Separately, the Trump administration rescinded Obama-era guidelines aimed at ensuring minority students are not unfairly punished in schools.
But state and local school boards still retain powers that the Department of Education cannot override. For example, during the pandemic, the Department of Education could not mandate that schools close or continue in-person classes. In fact, the administration could not unilaterally cut federal funding to schools that did not reopen in the fall of 2020, despite threats from President Trump at the time.
The federal funding that schools receive through programs such as Title I and IDEA comes with strings attached: schools receive funding contingent on meeting certain conditions and reporting requirements.
“For those of us concerned about the red tape that the Department of Education is creating, the bigger question is how to address these rules and requirements,” said Frederick Hess, senior fellow and director of education policy studies at the American Enterprise Institute.
“The abolition of the ministry is merely a measure of expediency,” he said.

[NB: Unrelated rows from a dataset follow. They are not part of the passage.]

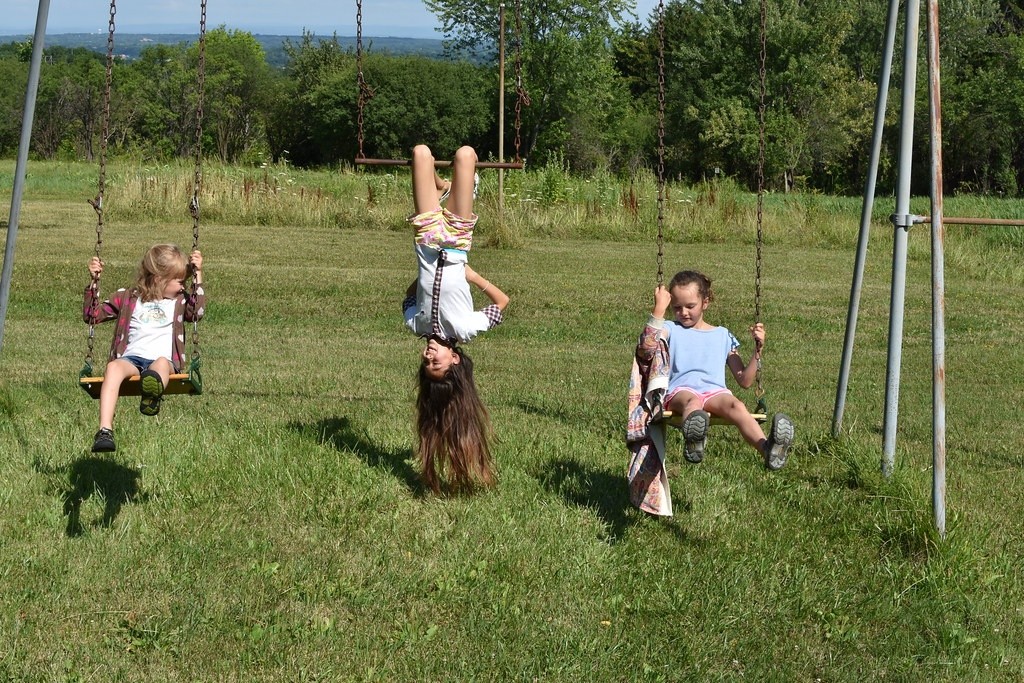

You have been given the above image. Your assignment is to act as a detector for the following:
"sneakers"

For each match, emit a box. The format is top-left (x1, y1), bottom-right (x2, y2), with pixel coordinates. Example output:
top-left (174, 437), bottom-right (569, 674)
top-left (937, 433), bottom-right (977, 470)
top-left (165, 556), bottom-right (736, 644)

top-left (91, 428), bottom-right (116, 452)
top-left (140, 370), bottom-right (164, 416)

One way to deal with bureaucratic red tape is to provide federal funding through what are called “block grants,” which have fewer requirements.
Federal funding programs for K-12 schools that support the education of low-income students and children with disabilities predate the creation of the Department of Education.
If the Department of Education were abolished, some of these funding programs could be transferred to other federal agencies.
“I don’t think schools are suddenly going to lose funding,” said Margaret Rosa, director of the Edunomics Lab, a research center at Georgetown University that focuses on education finance policy.
For example, Title I programs have “proven to be relatively popular across both parties,” Roza said.
When presidents have proposed cuts to the Department of Education’s budget in the past, Congress has resisted them about 71% of the time, allocating more funding than the president requested, according to a Brookings Institution analysis.
Despite the Trump administration proposing cuts to the agency’s budget, the Republican-controlled Congress ultimately increased it.
It’s worth noting that shutting down a federal agency requires an act of Congress.
Calls to abolish the Department of Education or merge it with another federal agency are not new: President Ronald Reagan, a Republican, called for abolishing it just one year after it was created in 1980, but then backed down when he saw little support in Congress for the idea.
During the Trump presidency, the administration proposed merging the Departments of Education and Labor into one federal agency, a proposal that never came to fruition, even though Republicans controlled both the House and Senate at the time.